The Supreme Court, operating with the handicap of being a justice short, due to the death of Justice Scalia, ruled in favor of an FBI petition. At the FBI’s request this week, the court reasoned that judges should be able to issue hacking warrants to federal law enforcement for anywhere in the US if the suspect has tried to hide their location, as criminal suspects are wont to do. Additionally, the FBI could get authority to infiltrate any computer, regardless of the owner, if it has already been taken over by “bad hackers”.
At issue is the questionable application of Rule 41 covering warrants – or at least a new reading of Rule 41 if the change is approved – and whether it can be broadly applied to the digital world of today. The controversy offers a glimpse at the struggle to maintain Americans’ protections against unreasonable searches in the present Internet age. Many of the rules were written for a world based on searching physical spaces (such as a desk) and at distinct locations (like an office). Such rules often don’t adapt well to the era of the internet and myriad online services, where it is also possible to, in theory, search millions of computers at the same time.
The debate has flared due to recent decisions by judges that granted local law enforcement sweeping latitude in pursuing digital information on computers, as police attempted to snag alleged child pornographers or child sex abusers. The suspects were accused of trying to hide their location using Tor. Civil liberties advocates, acknowledging the delicacy of the charges and related crimes, have nonetheless cried foul. Not because they want to defend child sex abuse material, but because domestic law enforcement shouldn’t be able to search potentially millions of computers based on the authority of one judge’s order.
Another thorny issue is one of jurisdiction, i.e., of limiting the reach of law enforcement in executing their searches.

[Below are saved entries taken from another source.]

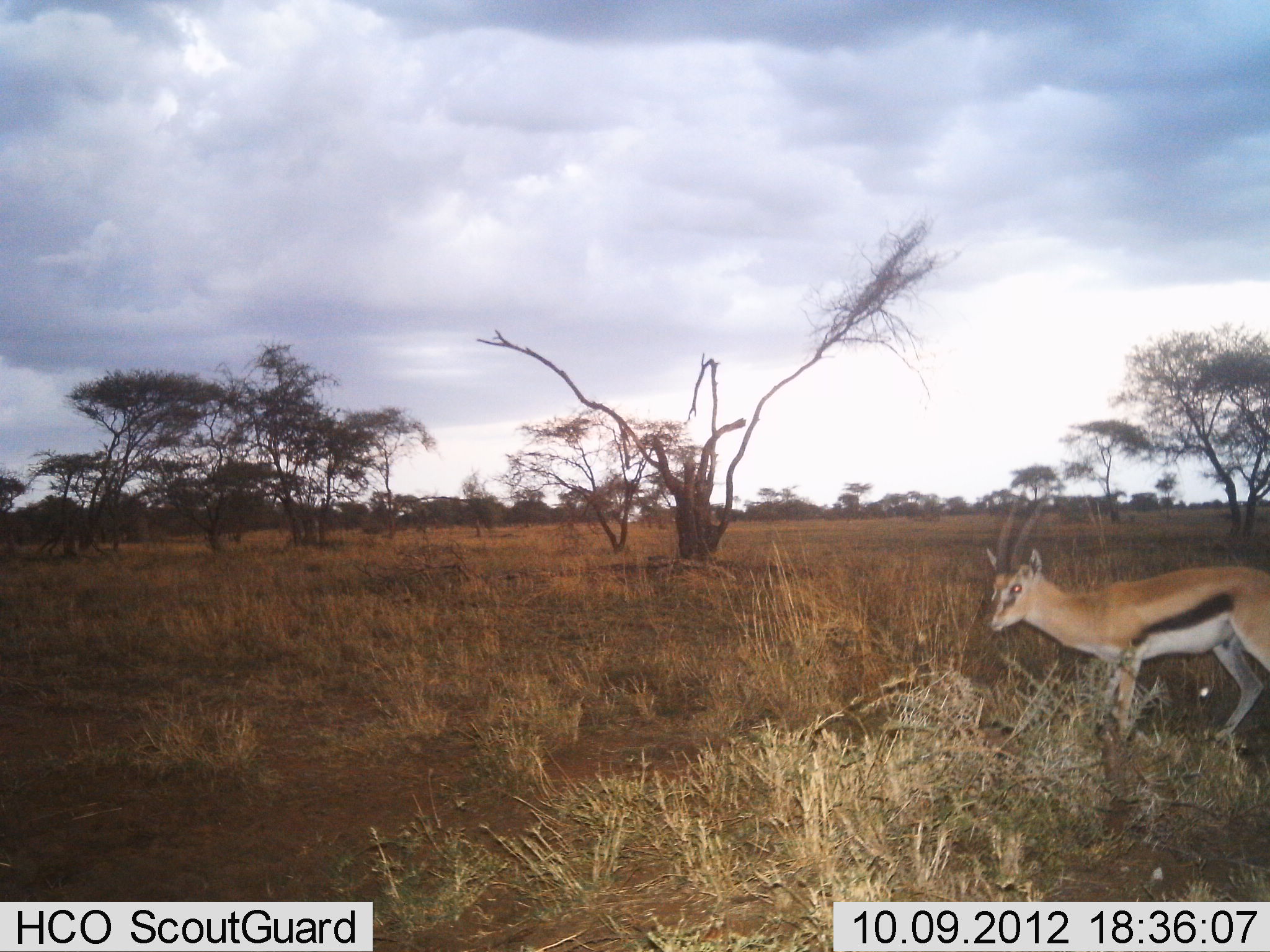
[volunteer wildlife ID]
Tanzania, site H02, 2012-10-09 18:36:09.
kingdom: Animalia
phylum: Chordata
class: Mammalia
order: Artiodactyla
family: Bovidae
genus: Eudorcas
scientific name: Eudorcas thomsonii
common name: thomson's gazelle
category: gazellethomsons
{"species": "gazellethomsons (thomson's gazelle) (Eudorcas thomsonii)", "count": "1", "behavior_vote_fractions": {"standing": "80%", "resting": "0%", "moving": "20%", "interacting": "0%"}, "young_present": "0%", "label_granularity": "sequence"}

Under the old language of Rule 41, judges could approve warrants authorizing hacking (or as the FBI calls it, network investigative technique, or NIT) only within their jurisdiction. Under the current rule, federal judges, in most cases, can only order searches and seizures within their jurisdictions. Now, under the new rules written by federal judges at the behest of the Justice Department, a magistrate can approve a warrant to hack into a computer in an unknown location under technical concealment, and take control of its data. For example, a federal judge on the East Cost would be able to issue a warrant to FBI agents on the West Coast that authorizes them to access a computer without knowing its real location.
A frequent and prominent civil liberties advocate, Sen Ron Wyden, (D-Ore.), is up in arms over the proposed change to Rule 41, and is introducing legislation to bar its 1 December implementation,
“These amendments will have significant consequences for Americans’ privacy and the scope of the government’s powers to conduct remote surveillance and searches of electronic devices… Under the proposed rules, the government would now be able to obtain a single warrant to access and search thousands or millions of computers at once; and the vast majority of the affected computers would belong to the victims, not the perpetrators, of a cybercrime,”
The SCOTUS decision opens a Pandora’s box, and is fraught with peril for prospective suspects and, potentially indeed, the personal freedom of the ordinary citizen.